**** TEXT SEGMENT ****

The 1860s were also a prominent time in world literature. Many literary giants were featured in various games of Authors, the first one having been developed by A.A. Smith and published with his partner in 1861 under their company name, Whipple & Smith. Smith was also responsible for bringing the game of Squails into the U.S. in 1865, though Milton Bradley seems to have appropriated the honor with his 1867 introduction of the game. Squails, first produced in England by John Jaques in 1857, is a table game in which counters or disks are propelled toward some post or goal by finger-snapping or pushing. The game represents one of the earliest American examples of what came to be known as a dexterity or “skill & action” game.
Selchow & Righter—The Forgotten Giant—and Parcheesi
In 1865, New York toy business owner Albert Swift published Bezique, a two-player card game that originated in France and eventually evolved in the U.S. into the two-handed game of pairs called pinochle (“pee´-nahkl”). Swift sold his business to E.G. Selchow in 1867, and along with it (or in addition to it) the rights to Parcheesi, the Game of India. Parcheesi went on to become the longest selling game in America, and one of the most popular. In Parcheesi, copied from Pachisi, players control different pieces that they can move at different times, the object being to get each piece once around the gameboard and into a home base; moves are governed by a throw of the dice, each die counted separately as one move. And whereas Parcheesi is a game for two to four individuals, Pachisi is played by four people playing as two teams. These game mechanisms share some similarities with backgammon, a world favorite that dates back to the 1st century. Parcheesi was trademarked in 1874, giving it one of the oldest trademarks for an American game.
After E.G. Selchow took in John Righter as a partner, the company name was changed to Selchow & Righter in 1880. They were “jobbers”—that is, they sold other company’s games—a practice that continued for another 47 years. Parcheesi enjoyed early success, and four versions of the game were listed in Selchow & Righter’s 1887 catalog. Another early sensation was Pigs in Clover, a dexterity game by Charles Crandall, the famous inventor and maker of building blocks.

****

> YOUR TASKS:
A - Please decide whether each statement agrees with the passage on early American board games: (i) Parcheesi was trademarked in 1874; (ii) Pachisi is a game for two to four individuals; (iii) Squails was first produced in England by Milton Bradley. Answer yes or no for each and quote the deciding words of the passage.
B - Write the next part of the passage on early American board games, starting after its last sentence.

**** RECORD EXCERPTS ****

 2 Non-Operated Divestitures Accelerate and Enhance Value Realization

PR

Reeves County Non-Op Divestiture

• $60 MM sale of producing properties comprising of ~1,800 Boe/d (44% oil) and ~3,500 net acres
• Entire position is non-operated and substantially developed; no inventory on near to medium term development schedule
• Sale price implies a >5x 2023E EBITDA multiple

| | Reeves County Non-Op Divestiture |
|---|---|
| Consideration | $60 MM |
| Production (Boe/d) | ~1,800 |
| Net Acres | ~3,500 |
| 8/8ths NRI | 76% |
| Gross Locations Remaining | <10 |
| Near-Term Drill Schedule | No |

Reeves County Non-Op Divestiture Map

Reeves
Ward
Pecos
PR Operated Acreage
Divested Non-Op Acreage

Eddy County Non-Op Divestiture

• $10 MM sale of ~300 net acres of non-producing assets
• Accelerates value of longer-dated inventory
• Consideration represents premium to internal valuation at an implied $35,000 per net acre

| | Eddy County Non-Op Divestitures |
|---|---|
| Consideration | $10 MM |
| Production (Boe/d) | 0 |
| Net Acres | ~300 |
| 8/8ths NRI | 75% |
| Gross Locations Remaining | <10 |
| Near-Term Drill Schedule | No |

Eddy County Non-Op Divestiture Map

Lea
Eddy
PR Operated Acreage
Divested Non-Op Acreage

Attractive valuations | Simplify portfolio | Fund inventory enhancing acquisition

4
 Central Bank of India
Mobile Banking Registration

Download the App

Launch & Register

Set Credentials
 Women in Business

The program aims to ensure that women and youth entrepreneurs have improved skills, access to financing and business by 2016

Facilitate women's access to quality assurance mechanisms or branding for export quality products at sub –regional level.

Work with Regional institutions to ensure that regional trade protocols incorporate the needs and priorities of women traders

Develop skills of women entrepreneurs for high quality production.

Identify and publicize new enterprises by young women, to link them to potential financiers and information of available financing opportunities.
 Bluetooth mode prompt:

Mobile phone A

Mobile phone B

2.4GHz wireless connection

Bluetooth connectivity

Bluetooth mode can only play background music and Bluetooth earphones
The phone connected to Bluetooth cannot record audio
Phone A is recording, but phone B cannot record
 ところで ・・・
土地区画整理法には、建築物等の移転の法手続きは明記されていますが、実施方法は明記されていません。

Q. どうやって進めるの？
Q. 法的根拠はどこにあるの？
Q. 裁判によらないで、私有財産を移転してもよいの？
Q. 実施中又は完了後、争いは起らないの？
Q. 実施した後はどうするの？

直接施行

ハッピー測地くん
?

****

> ANSWERS BY ITEM:
A -
(i) Yes: "Parcheesi was trademarked in 1874, giving it one of the oldest trademarks for an American game."
(ii) No: "Pachisi is played by four people playing as two teams."
(iii) No: "Squails, first produced in England by John Jaques in 1857"

B -
Bliss and Beyond—The 1870s & ‘80s
In or soon after 1871, the R. Bliss Manufacturing Co. began to add games to its newly successful line of lithograph-on-wood toys. Many of the games were “skill & action” games in which a ball or marble was rolled or shot at a target. Rufus Bliss started a company in 1832 that manufactured wood screws and clamps for piano and cabinet makers; one of his inventions was a machine that cut wood screws rapidly, allowing for a process later utilized to produce the “turned men” or shaped wooden playing pieces used in games. Bliss retired in 1863, years before the company produced its first toy. The Bliss Company was later famous for target games, parlor ring toss, floor and table croquet, and Fish Pond.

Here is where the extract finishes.